** The exercise **
Can you turn the material below into a Markdown table with the columns "Row" and "Line", giving each line a numbered row and skipping any blank lines?

** Extracted material **
^^^^^^^^
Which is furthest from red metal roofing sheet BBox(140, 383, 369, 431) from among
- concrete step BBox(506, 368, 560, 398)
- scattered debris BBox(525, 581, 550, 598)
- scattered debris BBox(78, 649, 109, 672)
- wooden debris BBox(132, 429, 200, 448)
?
^^^^^^^^
** Correct answer **
| Row | Line |
|---|---|
| 1 | Which is furthest from red metal roofing sheet BBox(140, 383, 369, 431) from among |
| 2 | - concrete step BBox(506, 368, 560, 398) |
| 3 | - scattered debris BBox(525, 581, 550, 598) |
| 4 | - scattered debris BBox(78, 649, 109, 672) |
| 5 | - wooden debris BBox(132, 429, 200, 448) |
| 6 | ? |